Monster block elements in order of importance (to me). Does your priority list differ? Tell me about it.
1. Name: e.g. Beholder, not “Theodore,” a good name can conjure up a picture. If I have to, I can totally bullshit the rest. Come up with moves and quick stats, that is.
2. Moves (and/or Instinct): what does it do? Some might say Instinct here and I sympathize with that. The point is I need to know how it behaves. Moves and instincts both do that in different ways, but I see moves as a bit more useful/layered.
3. Stats: when is it dead, how much damage does it do? This is so easy to build on the fly that it’s almost not important.
4. Tags: I look here if I need to know something in context. How many more will show up if I use the creature’s “call for reinforcements” move? Is it intelligent enough to know that the wizard is casting spells? Is it planar or magical or religious?
5. Description: this is more for thinking away from the table. It often gives me ideas about stories to build around the creature.
That order looks sane to me. Totally agree on the importance of a good name.
If Moves are the what then Tags are the how.
The Name and Description are how you network monsters, in design or by play.
Stats are your error term.
It’s super contextual for me.
If I have a clear picture of the monster in my head (e.g. “chimera”) then I also have a pretty clear picture of what it can do and how it behaves, so the moves and tags and instinct aren’t that important.
In that case, I want stats (HP, armor, damage) that are accurate to the monster-making questionnaire, because I’ve found that a big part of “playing to find out” is sticking to those numbers.
But if it’s a new monster, or a new/specific take on a monster that I generally know, then it’s pretty similar to what you describe. I’d probably put tags above stats, and maybe even the description higher if the thing is really unusual.
Now I have to make Theodore the Beholder dammit.
I usually lead with description and avoid using the name until it becomes obnoxious to not call it by the name
I think RAW moves are “what” like Marshall Miller says, but it’s easy enough to give the moves a voice to include “why” and “how” as well.
Here’s an example of an Into the Odd monster that I think does things a vastly different way to be much more evocative:
Stone Lion – Intelligent Quadruped
STR 15, DEX 10, CHA 15, 10hp, Powered Armoured Body 2. Trample (d10).

### DATA BLOCK:
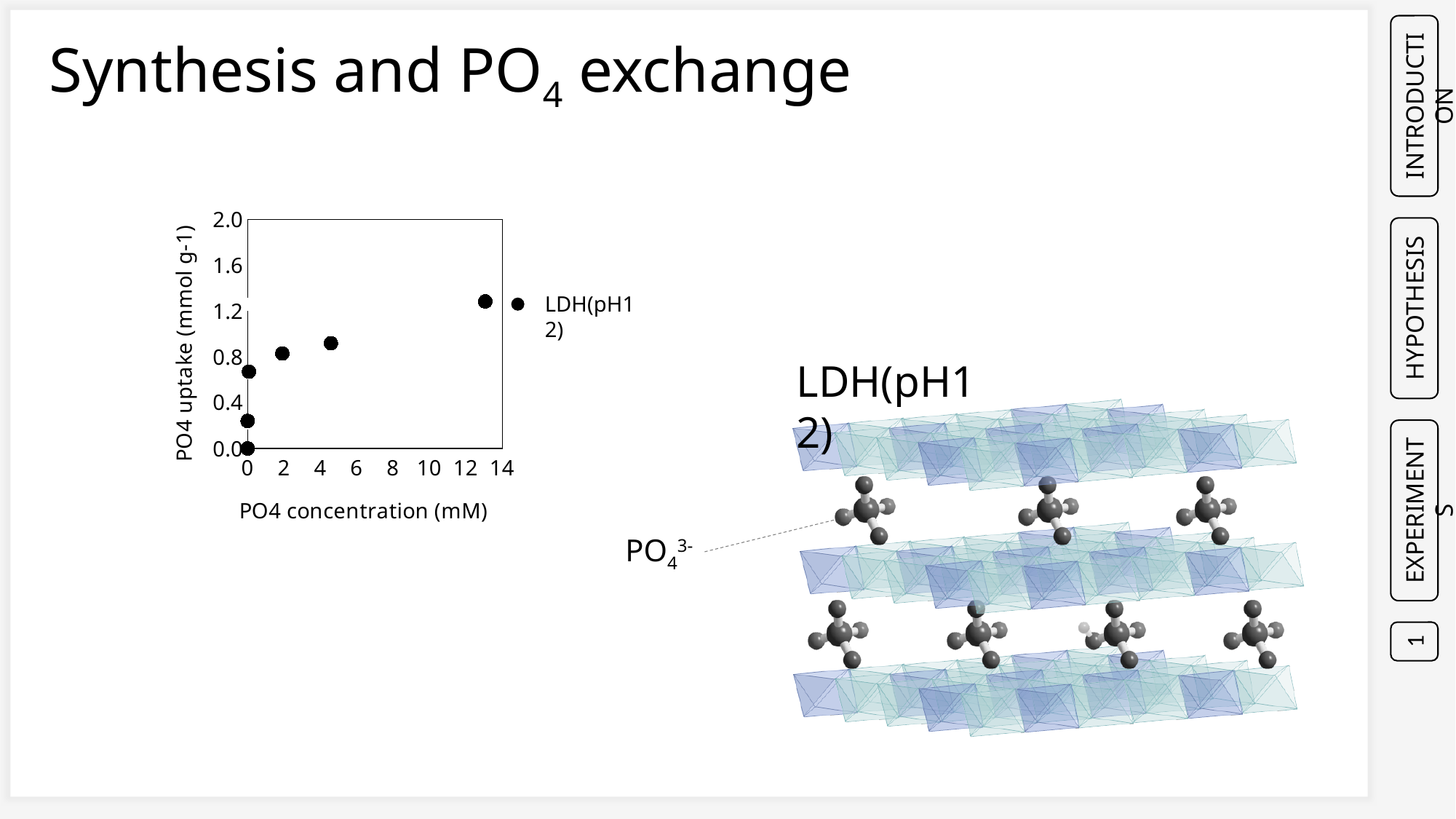
Is the PO4 uptake value for the point at about 4.5 mM greater or less than 0.8? greater What is the name of the series shown in the chart's legend? LDH(pH12) What kind of chart is shown on the slide? scatter chart Is the PO4 uptake value for the point at about 2 mM greater or less than 1.2? less How many data points are plotted in the chart? 6 Which point has the highest PO4 uptake: the one at about 2 mM or the one at about 13 mM? the one at about 13 mM Is the highest PO4 uptake value in the chart greater or less than 1.6? less What is the title of the chart's x axis? PO4 concentration (mM) Does PO4 uptake rise or fall as PO4 concentration increases along the x axis? rise How many series does the chart's legend list? 1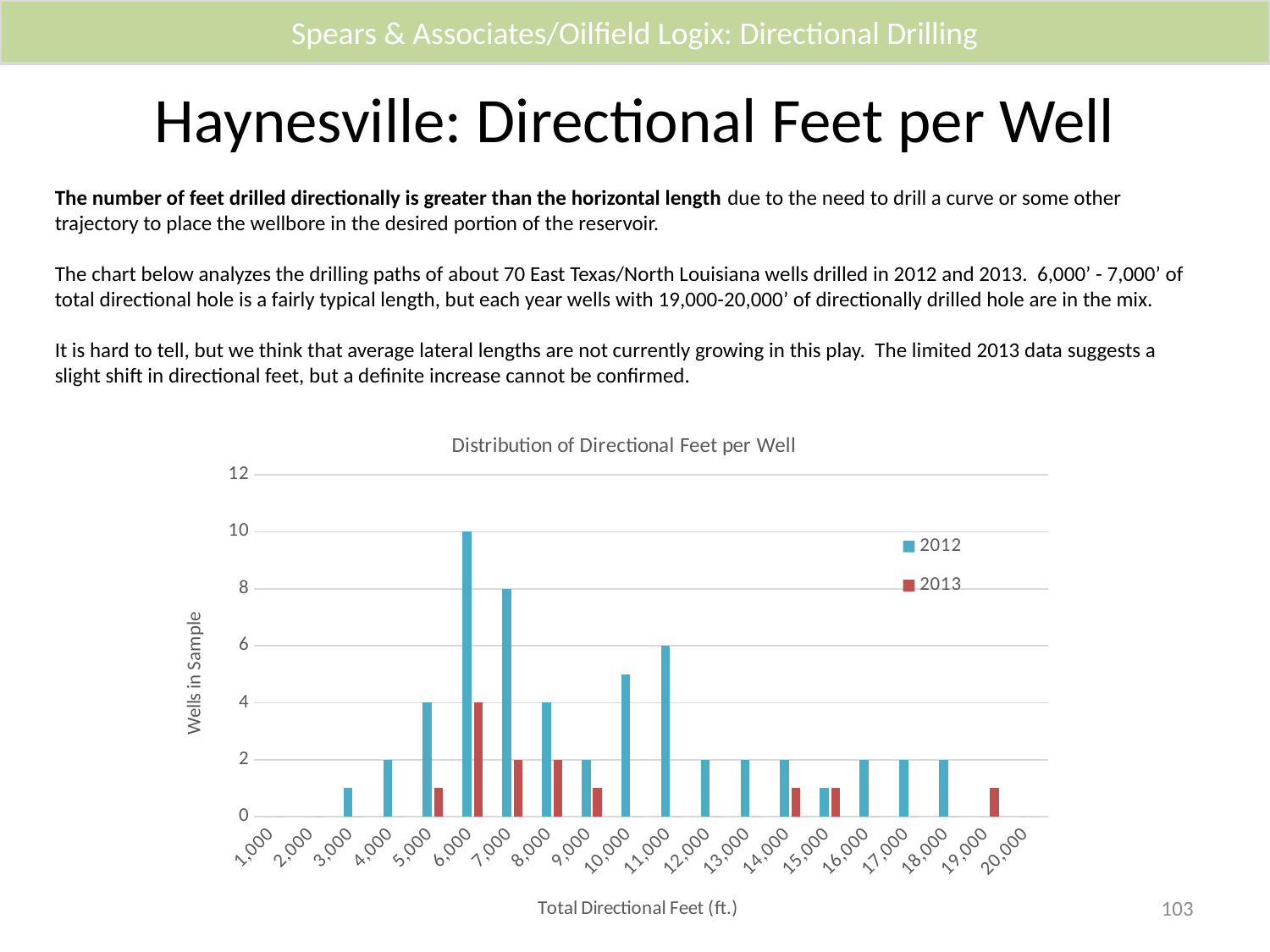
What kind of chart is shown on the slide? bar chart How many series does the chart legend list? 2 Which is larger in the 7,000 category, the 2012 value or the 2013 value? 2012 How many wells in the 2012 series fall in the 6,000 category? 10 What is the title of the chart? Distribution of Directional Feet per Well Is the 2012 value for the 10,000 category greater or less than 4? greater Which category has the highest value for the 2012 series? 6,000 How many wells in the 2012 series fall in the 7,000 category? 8 How many wells in the 2012 series fall in the 11,000 category? 6 What is the difference between the 2012 and 2013 values in the 6,000 category? 6 How many categories are shown on the x axis of the chart? 20 How many wells in the 2013 series fall in the 6,000 category? 4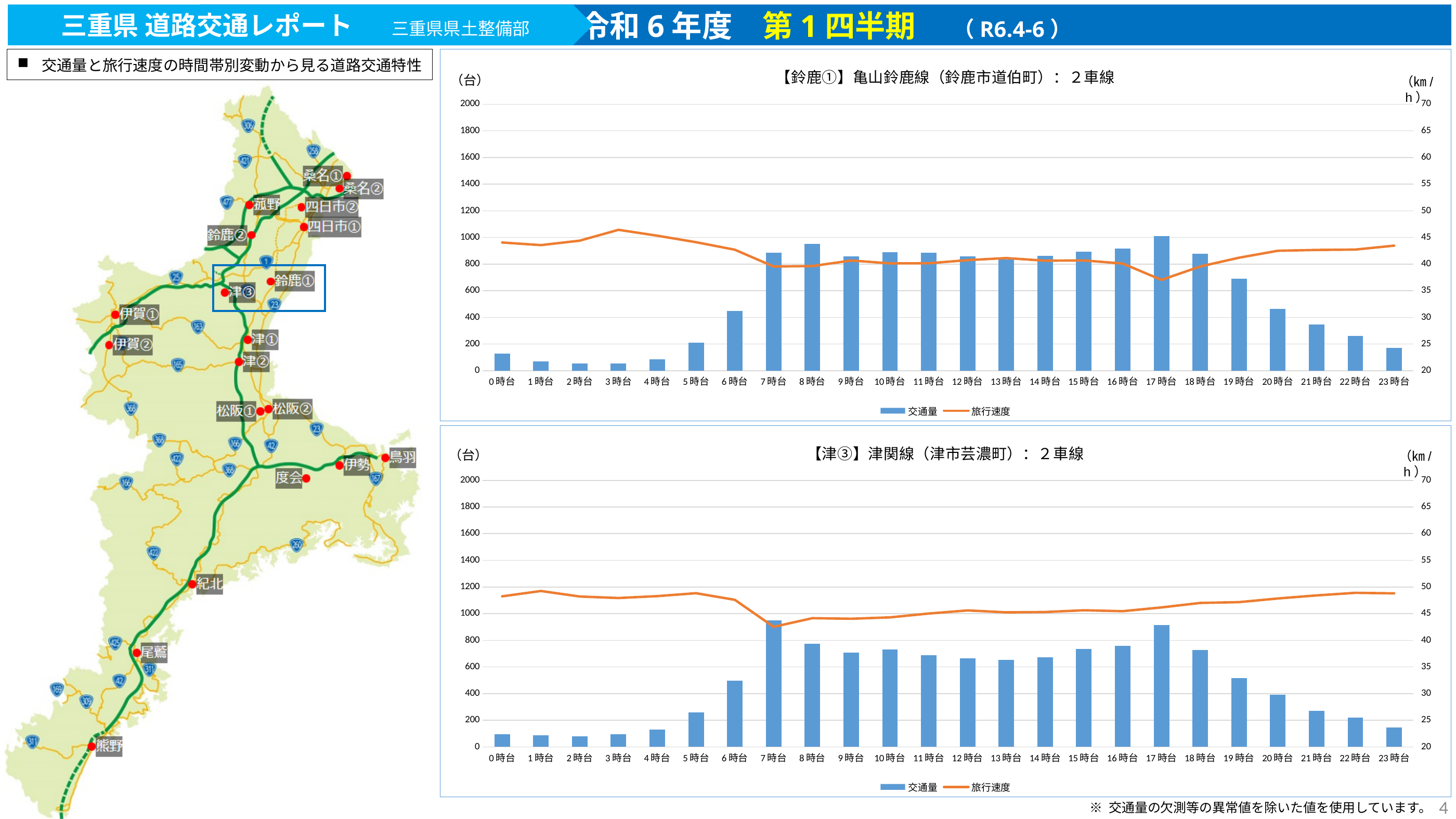
In the top chart (【鈴鹿①】亀山鈴鹿線), is the 交通量 value for 0時台 greater or less than 200? less In the top chart (【鈴鹿①】亀山鈴鹿線), do the 交通量 bars rise or fall from 17時台 to 23時台? fall In the bottom chart (【津③】津関線), is the 交通量 value for 7時台 greater or less than 800? greater In the bottom chart (【津③】津関線), is the 交通量 value for 23時台 greater or less than 200? less In the top chart (【鈴鹿①】亀山鈴鹿線), which hour has the highest 交通量 bar? 17時台 In the top chart (【鈴鹿①】亀山鈴鹿線), which has the larger 交通量 bar, 16時台 or 19時台? 16時台 In the bottom chart (【津③】津関線), which has the larger 交通量 bar, 17時台 or 18時台? 17時台 How many hourly categories are shown on the x axis of the top chart (【鈴鹿①】亀山鈴鹿線)? 24 What kind of chart is the bottom chart (【津③】津関線)? A bar chart combined with a line chart How many series does the legend of the bottom chart (【津③】津関線) list? 2 What are the two legend entries in the top chart (【鈴鹿①】亀山鈴鹿線)? 交通量 and 旅行速度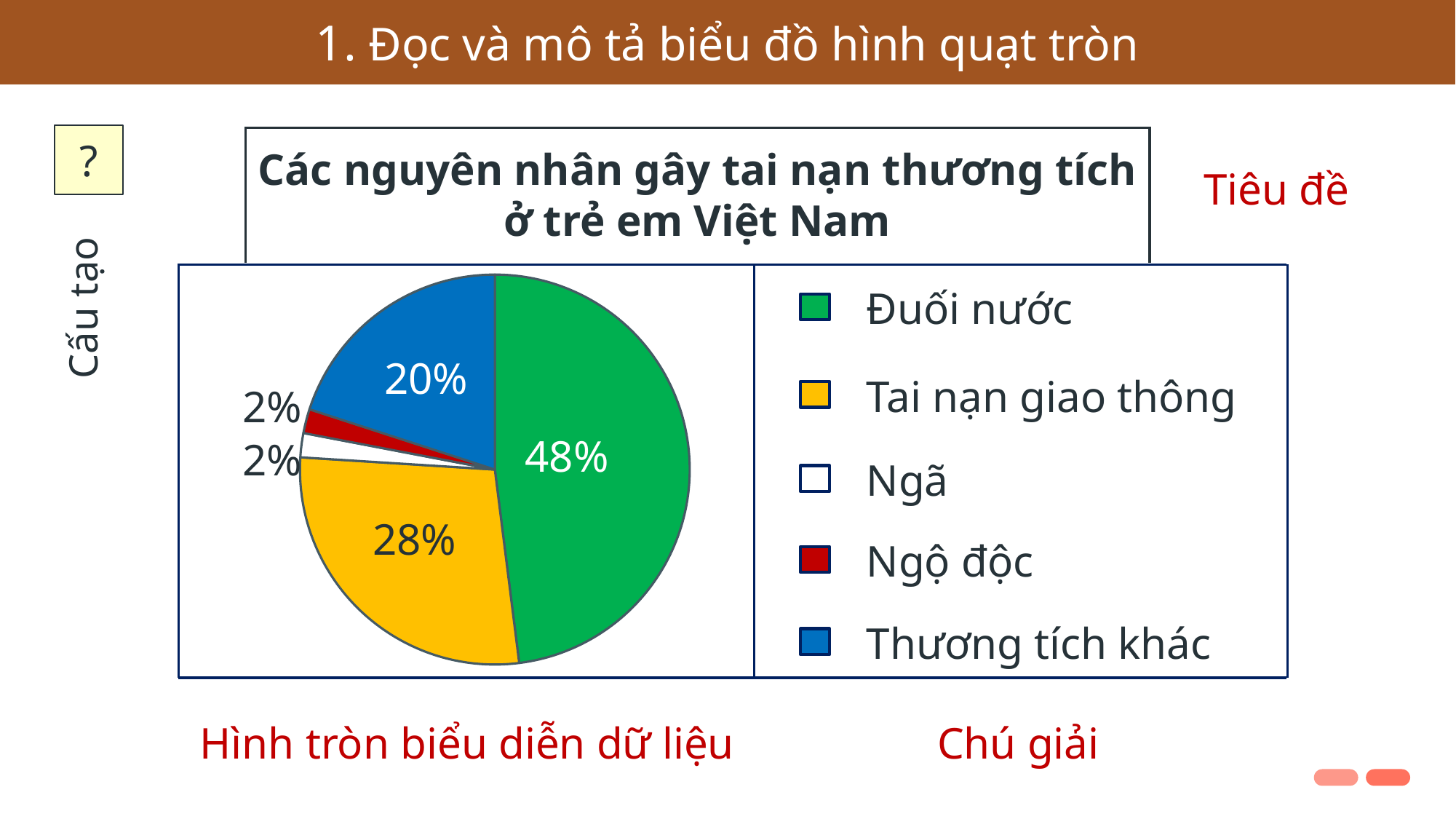
What percentage of the pie is Thương tích khác? 20% Which is larger, the share of Tai nạn giao thông or the share of Thương tích khác? Tai nạn giao thông What percentage of the pie is Ngộ độc? 2% What kind of chart is shown on the slide? pie chart What is the title of the chart? Các nguyên nhân gây tai nạn thương tích ở trẻ em Việt Nam What colour is the slice for Thương tích khác? blue What percentage of the pie is Tai nạn giao thông? 28% What is the difference between the shares of Đuối nước and Tai nạn giao thông? 20% Which category has the largest share of the pie? Đuối nước How many categories does the legend list? 5 What is the combined share of Ngã and Ngộ độc? 4% What percentage of the pie is Đuối nước? 48%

### WORK REQUEST:
Check each statement against the monster block discussion. For each, answer yes or no and quote the words from the discussion that decide it.
1. The original list ranks Tags above Stats.
2. One reply says that when the monster is clearly pictured, its moves, tags and instinct matter little.
3. The Stone Lion has 15 hit points.

### WORKED SOLUTION:
1. No: "3. Stats: when is it dead, how much damage does it do?" comes before "4. Tags: I look here if I need to know something in context."
2. Yes: "so the moves and tags and instinct aren’t that important."
3. No: "STR 15, DEX 10, CHA 15, 10hp"